-- WHAT IS NEEDED --
Rewrite the commentary on James starting at "James returns to" and ending at "enslaved to it.", changing "tongue" to "speech".

-- DOCUMENT TEXT --
*** Begin section ***

James returns to the idea he spoke of in verse 19 by cautioning about the tongue. We often speak words we regret out of anger instead of listening and being patient. Such a man whose “anger…does not achieve the righteousness of God” worships in vain, for he proves not to be freed from his sin, but rather enslaved to it.
James, in saying this, causes all our mouths to close. To some extent, every man struggles with this sin, particularly adolescent males between the ages of 19 to 25.
Calvin observes:
[T]hey who have put off the grosser vices, are especially subject to this disease. He who is neither an adulterer, nor a thief, nor a drunkard, but, on the contrary, seems brilliant with some outward shew of sanctity will set himself off by defaming others, and this under the pretense of zeal, but really through the lust of slandering.

*** End section ***

-- SUPPLIED DATA --

*** Begin section ***

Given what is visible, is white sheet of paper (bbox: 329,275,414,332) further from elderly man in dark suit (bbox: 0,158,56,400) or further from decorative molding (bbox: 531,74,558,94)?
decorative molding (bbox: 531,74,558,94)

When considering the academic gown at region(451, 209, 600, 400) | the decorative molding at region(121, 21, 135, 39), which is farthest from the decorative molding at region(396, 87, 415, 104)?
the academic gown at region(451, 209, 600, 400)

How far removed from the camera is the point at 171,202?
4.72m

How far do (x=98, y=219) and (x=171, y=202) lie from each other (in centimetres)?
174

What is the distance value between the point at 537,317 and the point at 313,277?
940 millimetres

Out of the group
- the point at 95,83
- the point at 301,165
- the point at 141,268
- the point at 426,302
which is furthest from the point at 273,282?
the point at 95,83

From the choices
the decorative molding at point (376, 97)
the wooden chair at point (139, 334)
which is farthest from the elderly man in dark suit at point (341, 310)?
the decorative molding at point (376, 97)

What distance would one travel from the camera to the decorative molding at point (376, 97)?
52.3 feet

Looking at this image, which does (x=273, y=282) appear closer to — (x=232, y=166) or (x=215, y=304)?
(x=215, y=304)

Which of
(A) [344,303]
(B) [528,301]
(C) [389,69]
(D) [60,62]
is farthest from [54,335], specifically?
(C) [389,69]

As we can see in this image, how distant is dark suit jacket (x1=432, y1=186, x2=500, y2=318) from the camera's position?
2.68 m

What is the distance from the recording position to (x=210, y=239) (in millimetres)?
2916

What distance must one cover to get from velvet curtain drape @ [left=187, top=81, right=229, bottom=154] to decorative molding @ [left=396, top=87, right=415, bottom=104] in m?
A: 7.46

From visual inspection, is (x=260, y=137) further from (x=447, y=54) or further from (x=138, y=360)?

*** End section ***

-- SOLUTION FOR THIS TASK --
James returns to the idea he spoke of in verse 19 by cautioning about the speech. We often speak words we regret out of anger instead of listening and being patient. Such a man whose “anger…does not achieve the righteousness of God” worships in vain, for he proves not to be freed from his sin, but rather enslaved to it.